Studio album by Baauer
- Released: March 18, 2016
- Recorded: 2014–2016
- Genre: Electronic; trap; bass; hip hop;
- Length: 33:27
- Label: LuckyMe
- Producer: Baauer; Noah Beresin; Mason Klein (exec.);

Baauer chronology
| ß (2014) | Aa (2016) | Planet's Mad (2020) |

Singles from Aa
- "GoGo!" Released: October 20, 2015; "Day Ones" Released: January 28, 2016; "Temple" Released: March 16, 2016;

= Aa (album) =

Aa (pronounced "double a") is the debut studio album by American record producer Harry Rodrigues, under his alias Baauer, released by LuckyMe on March 18, 2016. It has guest features by Future, G-Dragon, Leikeli47, M.I.A., Novelist, Pusha T, Rustie, Tirzah and TT the Artist.

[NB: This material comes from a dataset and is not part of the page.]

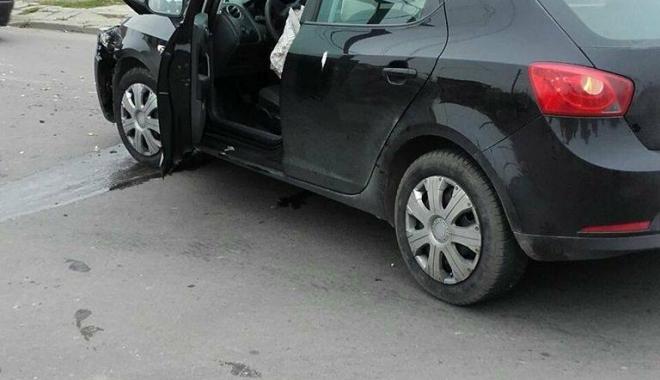GRAV ACCIDENT RUTIER, la Constanţa. Două victime, după ce o maşină s-a răsturnat - 23659909150788647263141813870078-1510732002.jpg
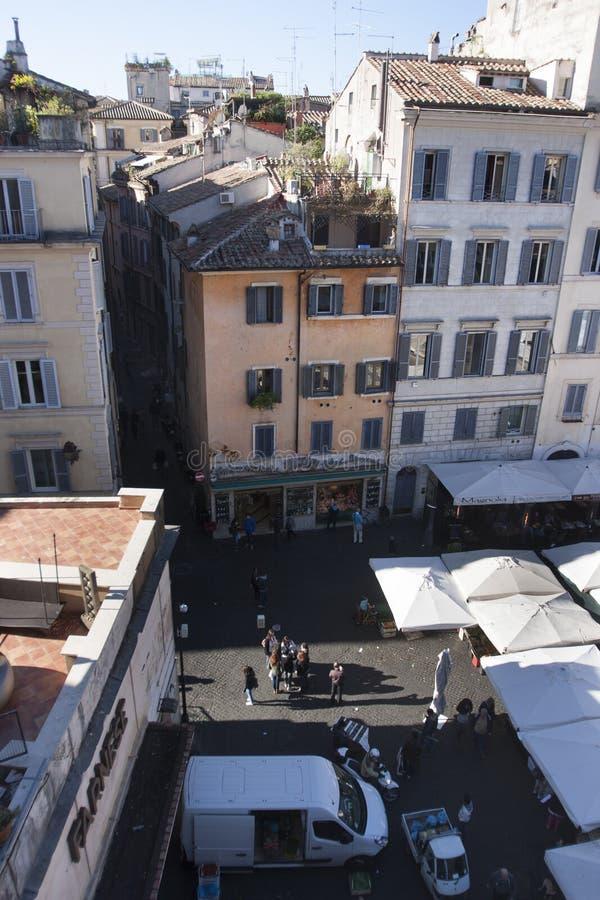 Öppen marknad i Rome - Campo de Fiori från över arkivbild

==Background and recording==

That song ["Harlem Shake"] gave me the opportunity to travel the world. The whole world. And in doing so learnt more about music than I could have ever imagined. But more so than anything I discovered, what makes a sound special to me is its imperfections, its peculiarities. I spent the last couple years trying to get all of those imperfections into one record, and I think finally it makes sense.
— - Rodrigues, 2016

After Rodrigues' debut single, "Harlem Shake", spawned numerous Internet memes, he stated that "it became corny and annoying as fuck". He also stated: "I didn't want to be an EDM producer and I still don't want to be".

The album is named after Rodrigues' stage name, Baauer. He said: "I have two A's in my name, and also the first release I did on LuckyMe was ß, so this is gonna be Aa and in the future I'll do a U, and then ER".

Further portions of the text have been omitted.